Start of TEXT FOR ANALYSIS

The Eugene stranding was a blessing in disguise. It was a reminder that wherever you are, there is an adventure to be had, something new in the mundane. I visited the museum at the University of Oregon, where the art was amazing and the campus a cool respite from the heat.

A Buddha of layered paper

A Buddha of layered paper

I managed to get to the Bell Telephone Pioneer Museum, with cool switchboards and a badass phone-fixing Barbie, during its four open hours of the week. There was good beer (hello, Oregon), decent food and more important, always, than any of this, were the unbelievably nice people of Eugene, from the motel clerk to the amazing team at Action Automotive, who cheerfully ferried me around town. Even when she lets me down, Bessie builds me up.

Colorful phone wire becoming obsolete at the Bell Pioneer Telephone Museum

Colorful phone wire becoming obsolete at the Bell Pioneer Telephone Museum

Since then, Bessie and I have driven almost 14,000 more miles. My commitment to be the one to get her over 200k miles has wavered as I contemplate all the places she may strand me when she gives up the ghost. Lights I’ve never noticed have lit up – and stayed on – in the dash display. Twice, the brake fluid has needed topping. I finally listened to the signs she was giving me. At 198,890 miles, we said goodbye.

End of TEXT FOR ANALYSIS
Start of DATA SHOWN

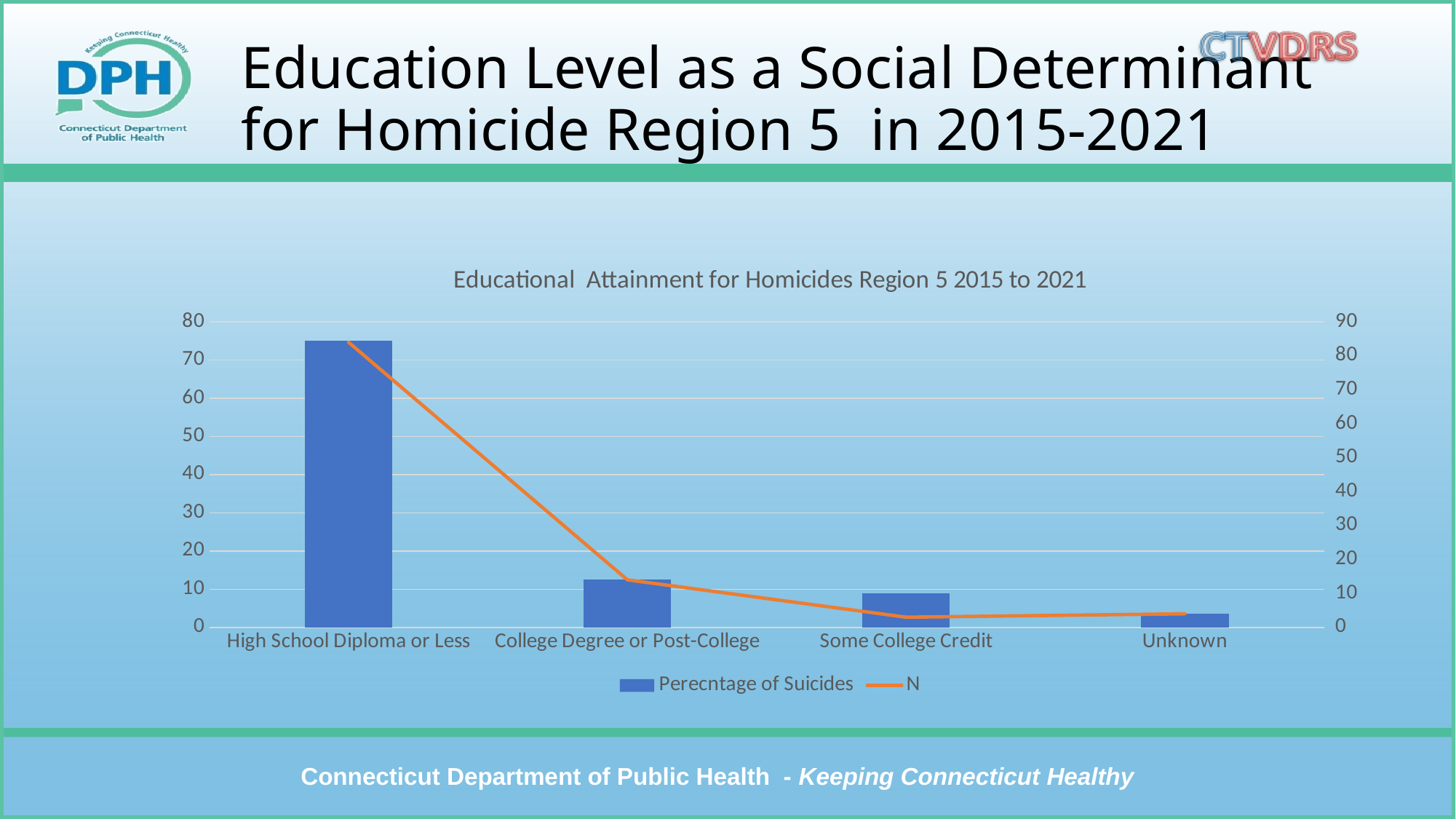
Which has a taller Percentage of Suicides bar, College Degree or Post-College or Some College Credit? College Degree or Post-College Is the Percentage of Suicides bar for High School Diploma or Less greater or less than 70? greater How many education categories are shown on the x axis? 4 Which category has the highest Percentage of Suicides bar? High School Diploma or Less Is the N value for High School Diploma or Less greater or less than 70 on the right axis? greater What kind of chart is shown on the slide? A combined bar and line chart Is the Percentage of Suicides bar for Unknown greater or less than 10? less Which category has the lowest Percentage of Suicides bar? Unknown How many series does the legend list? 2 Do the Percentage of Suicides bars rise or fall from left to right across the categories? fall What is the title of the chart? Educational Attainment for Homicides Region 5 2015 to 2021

End of DATA SHOWN

— EXERCISE INSTRUCTIONS —
Print the Eugene travel text word for word, from "The Eugene stranding" up to and including "from the heat.". The data has no connection to the Eugene travel text.

— REPLY TO THE TASK —
The Eugene stranding was a blessing in disguise. It was a reminder that wherever you are, there is an adventure to be had, something new in the mundane. I visited the museum at the University of Oregon, where the art was amazing and the campus a cool respite from the heat.